The pop-up chocolate shop that left a bad taste just in time for Easter
Cut-price chocolate bunnies had permanent shop owner hopping mad
Like tulips, they popped up in spring.
But the effect discount chocolate dealers had on the retail scene in Montreal wasn't pretty, according to their competition.
"They won't be here on Sunday," said Christiane Lavallée, who owned a year-round chocolate shop in the city. "I will be here to serve my clients."
A 'chocolate war'
Lavallée was annoyed by temporary shops that opened just in time to take advantage of demand for Easter chocolate and closed just as quickly.

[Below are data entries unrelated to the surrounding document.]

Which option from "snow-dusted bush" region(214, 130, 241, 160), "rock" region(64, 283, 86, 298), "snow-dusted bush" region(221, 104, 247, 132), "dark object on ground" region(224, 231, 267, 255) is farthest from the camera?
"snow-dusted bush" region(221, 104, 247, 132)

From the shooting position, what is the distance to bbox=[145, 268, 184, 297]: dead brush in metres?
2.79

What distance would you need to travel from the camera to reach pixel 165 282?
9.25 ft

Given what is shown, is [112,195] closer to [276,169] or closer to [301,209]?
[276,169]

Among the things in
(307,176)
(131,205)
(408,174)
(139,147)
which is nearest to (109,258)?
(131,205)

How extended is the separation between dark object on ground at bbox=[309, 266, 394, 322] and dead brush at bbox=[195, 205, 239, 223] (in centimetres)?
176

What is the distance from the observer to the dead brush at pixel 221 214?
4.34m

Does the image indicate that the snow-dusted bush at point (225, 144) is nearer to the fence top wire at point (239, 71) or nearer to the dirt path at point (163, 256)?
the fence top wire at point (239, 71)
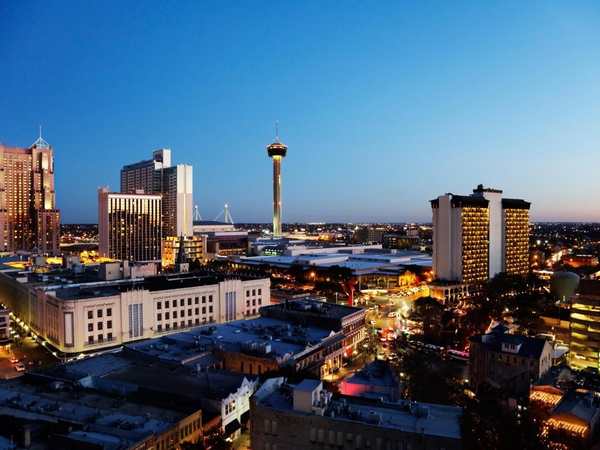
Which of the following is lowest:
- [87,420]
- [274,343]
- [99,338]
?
[99,338]

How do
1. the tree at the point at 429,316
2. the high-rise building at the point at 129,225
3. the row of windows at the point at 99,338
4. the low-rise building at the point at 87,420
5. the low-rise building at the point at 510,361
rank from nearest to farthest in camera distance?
the low-rise building at the point at 87,420
the low-rise building at the point at 510,361
the row of windows at the point at 99,338
the tree at the point at 429,316
the high-rise building at the point at 129,225

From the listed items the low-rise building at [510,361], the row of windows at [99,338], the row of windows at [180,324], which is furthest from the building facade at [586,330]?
the row of windows at [99,338]

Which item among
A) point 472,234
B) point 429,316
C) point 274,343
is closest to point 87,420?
point 274,343

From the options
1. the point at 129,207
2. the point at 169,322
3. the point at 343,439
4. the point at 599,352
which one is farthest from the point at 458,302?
the point at 129,207

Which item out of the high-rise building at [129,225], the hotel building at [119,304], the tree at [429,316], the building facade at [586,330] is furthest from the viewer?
the high-rise building at [129,225]

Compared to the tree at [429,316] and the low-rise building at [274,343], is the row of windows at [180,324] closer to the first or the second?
the low-rise building at [274,343]

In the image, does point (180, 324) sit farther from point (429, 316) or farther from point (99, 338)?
point (429, 316)

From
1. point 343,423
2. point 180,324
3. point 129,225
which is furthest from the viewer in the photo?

One such store, stocking stacks of boxed bunnies and apparently not much else, sat right next door.
"It's a type of chocolate war," Lavallée said in her bustling shop the day before Easter in 1995. "They're setting up everywhere without permits and taking away our business."
Having lost 50 per cent of her business to a here-today-gone-tomorrow neighbour, she had joined forces with other full-time merchants to encourage a consumer boycott of the temporary stores.
Freedom of choice for consumers
Next door, where things were just as busy, consumers who hadn't heard about the boycott — or they just wanted to buy their chocolate cheaply.
"During the recession, we have to take advantage of that," said a shopper buying a massive bunny.
She said she understood that the pop-up shop was "not very good" for long-term businesses, but the price was what mattered to her.
The undercutting pop-up phenomenon wasn't unique to Montreal, apparently.
"Other cities have already banned temporary chocolate shops like this one," said CBC reporter Genevieve Beauchemin. "And the merchants here hope City Hall does the same, to put an end to the bunny wars."